MATERIAL SUPPLIED:
_____

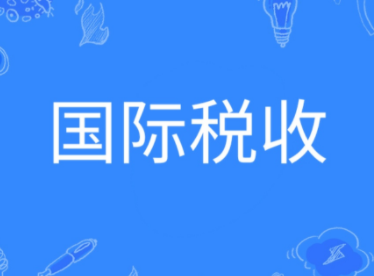 国际税收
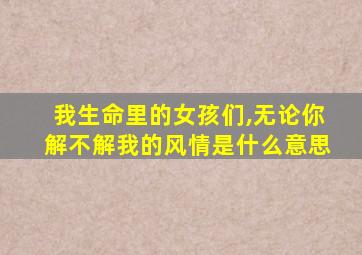 我生命里的女孩们,无论你解不解我的风情是什么意思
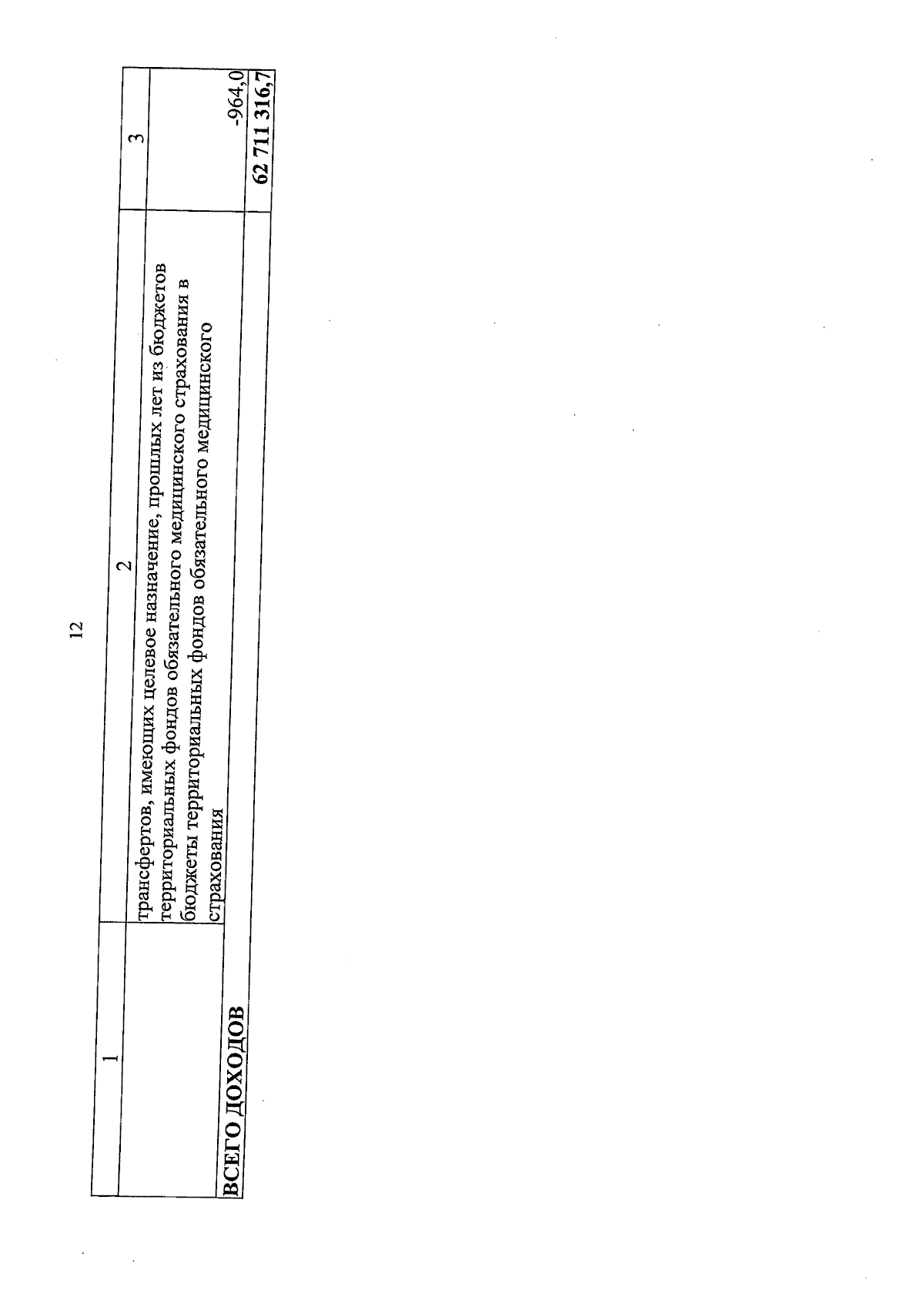 12

| 1 | 2 | 3 |
|---|---|---|
|  | трансфертов, имеющих целевое назначение, прошлых лет из бюджетов территориальных фондов обязательного медицинского страхования в бюджеты территориальных фондов обязательного медицинского страхования | -964,0 |
| ВСЕГО ДОХОДОВ |  | 62 711 316,7 |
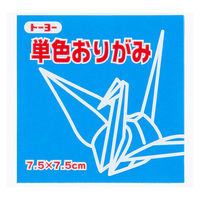 トーヨー
単色おりがみ
7.5×7.5cm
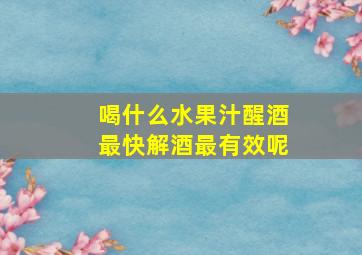 喝什么水果汁醒酒最快解酒最有效呢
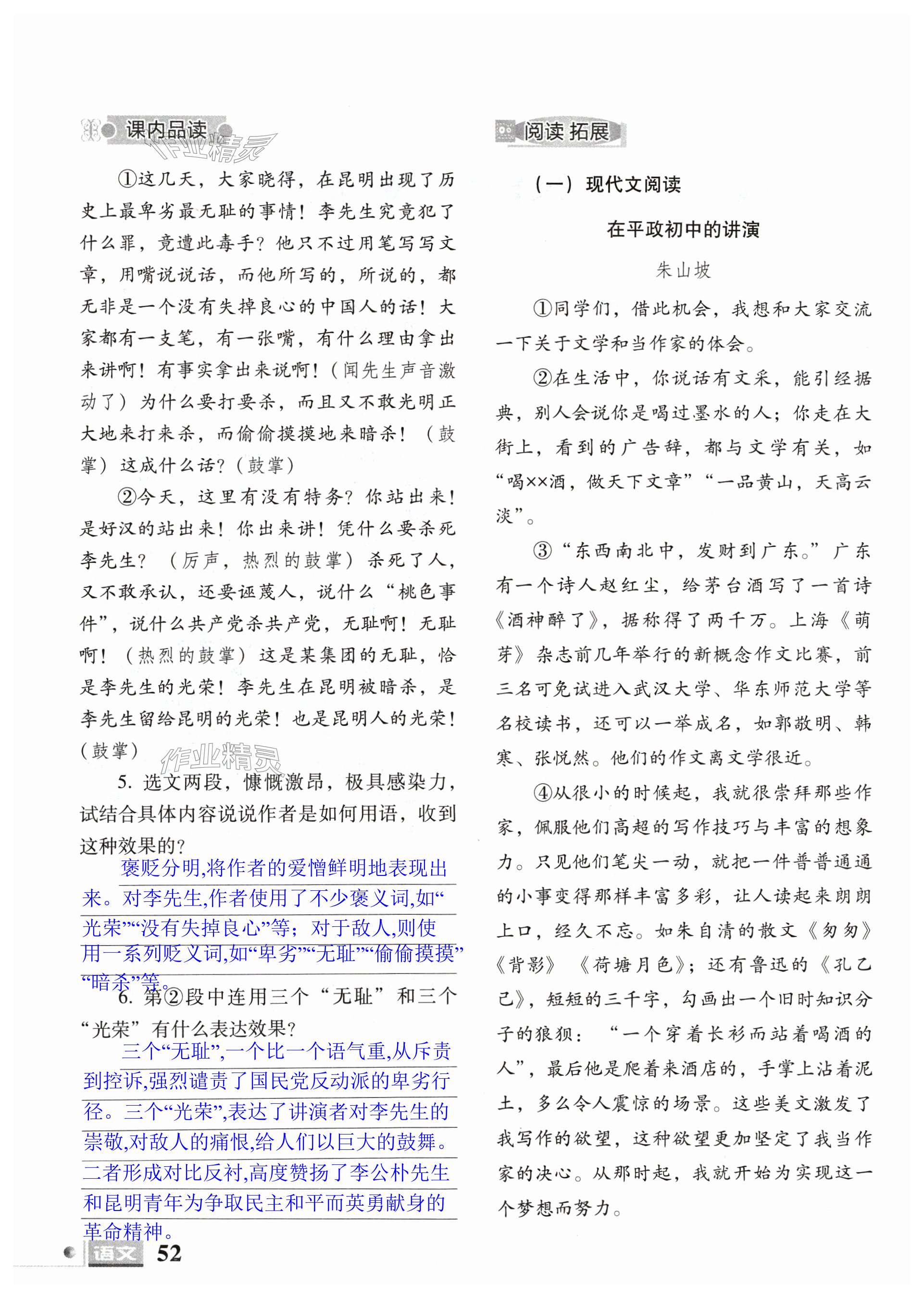 课内品读

作业精灵

①这几天，大家晓得，在昆明出现了历史上最卑劣最无耻的事情！李先生究竟犯了什么罪，竟遭此毒手？他只不过用笔写写文章，用嘴说说话，而他所写的，所说的，都无非是一个没有失掉良心的中国人的话！大家都有一支笔，有一张嘴，有什么理由拿出来讲啊！有事实拿出来说啊！（闻先生声音激动了）为什么要打要杀，而且又不敢光明正大地来打来杀，而偷偷摸摸地来暗杀！（鼓掌）这成什么话？（鼓掌）

②今天，这里有没有特务？你站出来！是好汉的站出来！你出来讲！凭什么要杀死李先生？（厉声，热烈的鼓掌）杀死了人，又不敢承认，还要诬蔑人，说什么“桃色事件”，说什么共产党杀共产党，无耻啊！无耻啊！（热烈的鼓掌）这是某集团的无耻，恰是李先生的光荣！李先生在昆明被暗杀，是李先生留给昆明的光荣！也是昆明人的光荣！（鼓掌）

作业精灵

5. 选文两段，慷慨激昂，极具感染力，试结合具体内容说说作者是如何用语，收到这种效果的？

褒贬分明,将作者的爱憎鲜明地表现出来。对李先生,作者使用了不少褒义词,如“光荣”“没有失掉良心”等；对于敌人,则使用一系列贬义词,如“卑劣”“无耻”“偷偷摸摸”“暗杀”等。

6. 第②段中连用三个“无耻”和三个“光荣”有什么表达效果？

三个“无耻”,一个比一个语气重,从斥责到控诉,强烈谴责了国民党反动派的卑劣行径。三个“光荣”,表达了讲演者对李先生的崇敬,对敌人的痛恨,给人们以巨大的鼓舞。二者形成对比反衬,高度赞扬了李公朴先生和昆明青年为争取民主和平而英勇献身的革命精神。

语文 52

阅读拓展

（一）现代文阅读

在平政初中的讲演

朱山坡

①同学们，借此机会，我想和大家交流一下关于文学和当作家的体会。

②在生活中，你说话有文采，能引经据典，别人会说你是喝过墨水的人；你走在大街上，看到的广告辞，都与文学有关，如“喝××酒，做天下文章”“一品黄山，天高云淡”。

③“东西南北中，发财到广东。”广东有一个诗人赵红尘，给茅台酒写了一首诗《酒神醉了》，据称得了两千万。上海《萌芽》杂志前几年举行的新概念作文比赛，前三名可免试进入武汉大学、华东师范大学等名校读书，还可以一举成名，如郭敬明、韩寒、张悦然。他们的作文离文学很近。

④从很小的时候起，我就很崇拜那些作家，佩服他们高超的写作技巧与丰富的想象力。只见他们笔尖一动，就把一件普普通通的小事变得那样丰富多彩，让人读起来朗朗上口，经久不忘。如朱自清的散文《匆匆》《背影》《荷塘月色》；还有鲁迅的《孔乙己》，短短的三千字，勾画出一个旧时知识分子的狼狈：“一个穿着长衫而站着喝酒的人”，最后他是爬着来酒店的，手掌上沾着泥土，多么令人震惊的场景。这些美文激发了我写作的欲望，这种欲望更加坚定了我当作家的决心。从那时起，我就开始为实现这一个梦想而努力。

_____

PROMPT: A verbatim copy of the data, pictures removed, is the expected result.

RESPONSE TO THE EXERCISE:
 国际税收
 我生命里的女孩们,无论你解不解我的风情是什么意思
 12

| 1 | 2 | 3 |
|---|---|---|
|  | трансфертов, имеющих целевое назначение, прошлых лет из бюджетов территориальных фондов обязательного медицинского страхования в бюджеты территориальных фондов обязательного медицинского страхования | -964,0 |
| ВСЕГО ДОХОДОВ |  | 62 711 316,7 |
 トーヨー
単色おりがみ
7.5×7.5cm
 喝什么水果汁醒酒最快解酒最有效呢
 课内品读

作业精灵

①这几天，大家晓得，在昆明出现了历史上最卑劣最无耻的事情！李先生究竟犯了什么罪，竟遭此毒手？他只不过用笔写写文章，用嘴说说话，而他所写的，所说的，都无非是一个没有失掉良心的中国人的话！大家都有一支笔，有一张嘴，有什么理由拿出来讲啊！有事实拿出来说啊！（闻先生声音激动了）为什么要打要杀，而且又不敢光明正大地来打来杀，而偷偷摸摸地来暗杀！（鼓掌）这成什么话？（鼓掌）

②今天，这里有没有特务？你站出来！是好汉的站出来！你出来讲！凭什么要杀死李先生？（厉声，热烈的鼓掌）杀死了人，又不敢承认，还要诬蔑人，说什么“桃色事件”，说什么共产党杀共产党，无耻啊！无耻啊！（热烈的鼓掌）这是某集团的无耻，恰是李先生的光荣！李先生在昆明被暗杀，是李先生留给昆明的光荣！也是昆明人的光荣！（鼓掌）

作业精灵

5. 选文两段，慷慨激昂，极具感染力，试结合具体内容说说作者是如何用语，收到这种效果的？

褒贬分明,将作者的爱憎鲜明地表现出来。对李先生,作者使用了不少褒义词,如“光荣”“没有失掉良心”等；对于敌人,则使用一系列贬义词,如“卑劣”“无耻”“偷偷摸摸”“暗杀”等。

6. 第②段中连用三个“无耻”和三个“光荣”有什么表达效果？

三个“无耻”,一个比一个语气重,从斥责到控诉,强烈谴责了国民党反动派的卑劣行径。三个“光荣”,表达了讲演者对李先生的崇敬,对敌人的痛恨,给人们以巨大的鼓舞。二者形成对比反衬,高度赞扬了李公朴先生和昆明青年为争取民主和平而英勇献身的革命精神。

语文 52

阅读拓展

（一）现代文阅读

在平政初中的讲演

朱山坡

①同学们，借此机会，我想和大家交流一下关于文学和当作家的体会。

②在生活中，你说话有文采，能引经据典，别人会说你是喝过墨水的人；你走在大街上，看到的广告辞，都与文学有关，如“喝××酒，做天下文章”“一品黄山，天高云淡”。

③“东西南北中，发财到广东。”广东有一个诗人赵红尘，给茅台酒写了一首诗《酒神醉了》，据称得了两千万。上海《萌芽》杂志前几年举行的新概念作文比赛，前三名可免试进入武汉大学、华东师范大学等名校读书，还可以一举成名，如郭敬明、韩寒、张悦然。他们的作文离文学很近。

④从很小的时候起，我就很崇拜那些作家，佩服他们高超的写作技巧与丰富的想象力。只见他们笔尖一动，就把一件普普通通的小事变得那样丰富多彩，让人读起来朗朗上口，经久不忘。如朱自清的散文《匆匆》《背影》《荷塘月色》；还有鲁迅的《孔乙己》，短短的三千字，勾画出一个旧时知识分子的狼狈：“一个穿着长衫而站着喝酒的人”，最后他是爬着来酒店的，手掌上沾着泥土，多么令人震惊的场景。这些美文激发了我写作的欲望，这种欲望更加坚定了我当作家的决心。从那时起，我就开始为实现这一个梦想而努力。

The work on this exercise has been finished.